Non esiste nessuna ricerca seria, a livello nazionale, che abbia almeno quantificato, con criteri unitari che consentano confronti diacronici e sincronici, l’effettivo consumo di suolo, la sua dinamica, il suo effetto sull’ambiente e sulla vivibilità. I dati generali, di livello nazionale, che circolano sono totalmente inaffidabili. Essi si riferiscono o alla riduzione delle superfici agrarie (che non dipende solo dal consumo di suolo, ma anche dall’uscita dal mercato di aziende agricole e dalla rinaturalizzazione di aree marginali), oppure dalle rilevazioni satellitari. Queste si basano sull’impiego di un programma (Corine, COoRdination of INformation on the Environnement) , al quale sfuggono del tutto l’edificazione sparsa, i nuclei di abitazioni, le infrastrutture, le catene di capannoni e di casette[2].
La situazione è drammatica. E penso che cosa succederà quando misureremo l’effetto delle politiche più recenti, che continuano a stimolare un’attività edilizia completamente svincolata dai fabbisogni reali e finalizzata solo a valorizzate economicamente i terreni mediante l’impiego estensivo del mattone.
Quali spazi la campagna dovrebbe riconquistare nella città
Mi sembra che tre siano gli obiettivi più immediati, per chi voglia sperare che, anche in Italia, città e campagna ritrovino una convivenza e un’integrazione.
(1) Evitare l’ulteriore espansione delle città, combattere lo sprawl urbano (lo “sguaiato distendersi della città sulla campagna”). Altri paesi europei hanno adottato provvedimenti che vanno in questa direzione, e da cui si può imparare. Sono stati presentati in Parlamento italiano disegni di legge che vanno nella direzione giusta. Ma anche in assenza di leggi nazionali e regionali qualcosa si può fare. Comuni sensibili a questo tema possono imporre un limite rigoroso all’espansione urbana, tracciando confini rigorosi che separino città e campagna: come ha fatto lo stato del Washington negli Usa, e più d’un comune virtuoso in Italia. Le previsioni di piani regolatori vistosamente sovradimensionati si possono modificare senza dover pagare nessun indennizzo ai proprietari[3].
(2) Difendere gli spazi destinati a verde pubblico o verde agricolo nei piani regolatori vigenti. In moltissime città essi sono a rischio. Si tenta di sacrificarne un pezzo alla volta per ottenere qualche area per servizi. É un’operazione sbagliata. Se non ci sono risorse per acquisire aree per realizzare oggi un parco pubblico meglio destinare l’area a verde agricolo e stabilire regole che ne consentano l’uso ricreativo e produttivo insieme: sono attività che possono benissimo integrarsi.
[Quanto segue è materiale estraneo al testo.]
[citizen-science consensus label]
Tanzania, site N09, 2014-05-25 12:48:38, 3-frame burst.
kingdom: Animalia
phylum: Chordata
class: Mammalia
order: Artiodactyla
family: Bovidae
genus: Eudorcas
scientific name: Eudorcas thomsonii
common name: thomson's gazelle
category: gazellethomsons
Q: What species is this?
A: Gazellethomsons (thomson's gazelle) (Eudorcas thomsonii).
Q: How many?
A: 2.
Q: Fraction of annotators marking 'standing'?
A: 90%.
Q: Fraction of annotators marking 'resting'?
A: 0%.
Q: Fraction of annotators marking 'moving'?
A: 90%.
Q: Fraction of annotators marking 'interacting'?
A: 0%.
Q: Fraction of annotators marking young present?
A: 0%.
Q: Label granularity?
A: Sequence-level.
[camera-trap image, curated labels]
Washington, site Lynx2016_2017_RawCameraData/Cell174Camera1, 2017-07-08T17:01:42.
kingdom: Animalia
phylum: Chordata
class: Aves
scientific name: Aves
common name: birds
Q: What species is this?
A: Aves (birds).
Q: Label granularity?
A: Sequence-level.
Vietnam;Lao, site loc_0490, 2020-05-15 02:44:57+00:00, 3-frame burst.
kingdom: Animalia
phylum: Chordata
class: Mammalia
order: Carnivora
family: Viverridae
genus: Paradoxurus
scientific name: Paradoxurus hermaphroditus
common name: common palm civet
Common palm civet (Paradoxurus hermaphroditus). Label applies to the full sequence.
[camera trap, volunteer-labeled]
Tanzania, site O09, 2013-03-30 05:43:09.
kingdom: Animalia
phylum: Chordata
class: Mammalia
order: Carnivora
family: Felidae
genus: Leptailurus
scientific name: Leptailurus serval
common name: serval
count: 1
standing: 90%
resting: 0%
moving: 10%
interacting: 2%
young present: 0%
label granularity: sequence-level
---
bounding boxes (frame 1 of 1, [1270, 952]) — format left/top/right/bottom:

(3) Chiedere che i grandi vuoti urbani siano in parte consistente destinati a verde. I vuoti che si formano per l’abbandono di installazioni industriali, militari o di servizi obsolete non devono essere adoperati solo per la realizzazione di edifici, ma che una parte consistente, almeno il 50%, deve venir restituito alla natura, e che devono essere utilizzate le vaste aree industriali nelle periferie urbane, soprattutto nel Mezzogiorno, urbanizzate per attività manifatturiere che non sono mai decollate.
Al di là e oltre iniziative in questa direzione – diciamo di carattere urbanistico –, credo che, per ottenere che la campagna riconquisti la città e i cittadini si giovino della campagna, e anche per ottenere un sostegno più largo alle attività di integrazione dell’agricoltura con tuti gli abitanti, residenti e viaggiatori, delle città sia utile dare risposte efficaci alle numerosissime sollecitazioni per un’alimentazione più sana, legata al territorio e alla cultura dei luoghi, per una formazione dei bambini più legata alla natura e alla conoscenza dei suoi cicli.
Mi riferisco alle pratiche per la formazione di “filiere brevi” tra il produttore e il consumatore, alla ristorazione con il Menu a km Zero, ai Gruppi di acquisto solidale, e alle molte altre forme nelle quali si esprime il desiderio di uscire da una vita sempre più omogeneizzata, artificializzata, in definitiva malsana per il fisico e alienante per lo spirito.
Per concludere
Nella sua bella relazione, che condivido integralmente, Massimo Quaini si è riferito alla battaglia in corso tra il globale dell’economia finanziaria, della “turbo capitalismo”, e il locale. Ci domandiamo: il globale, quel globale, ha ormai vinto?
Io non so se davvero, come afferma il titolo del libro di Giorgio Ruffolo, “il capitalismo ha i secoli contati”. Ruffolo scriveva quel libro prima della crisi dell’anno scorso, e del resto rivelava già, nel suo testo, la fragilità del capitalismo e le ragioni della necessità di superarlo. Quello che so, e di cui sono convinto, è che oggi occorre difendere il locale e tutto ciò che di buono la storia ci ha lasciato. E che però, contemporaneamente, si debbano cercare le strade che consentano di superare la contraddizione tra il globale e il locale, e soprattutto di costruire una società in cui il valor d’uso prevalga sul valore di scambio, la qualità sulla quantità.
[1]Si vedano in particolare i seguenti rapporti dell’European Environment Agengcy: EEA Report 03/2006 (The continuous degradation of Europe's coasts threatens European living standards), 04/2006 (Urban sprawl in Europe) e 10/2006 (Urban sprawl in Europe. The ignored challenge)
[2] L’unità minima di territorio omogeneo rilevato da Corine è 25 ha, pari a un quadrato di 500x500 m. Nella provincia di Lucca l’amministrazione ha fatto un confronto puntuale tra il consumo reale, misurato sulle mappe topografiche, e quello del Corine. Ebbene il consumo reale è di 17.000 ha, quello rilevato dal Corine è di 11.000 ha: il 50% in meno. Cfr M. Baioni, M.P Casini (a cura di), a cura di, Prospettive per il governo del territorio, Provincia di Lucca, 2006.
[3] Si vedano in proposito il parere pro veritate del prof. Vincenzo Cerulli Irelli e la relazione del sottoscritto.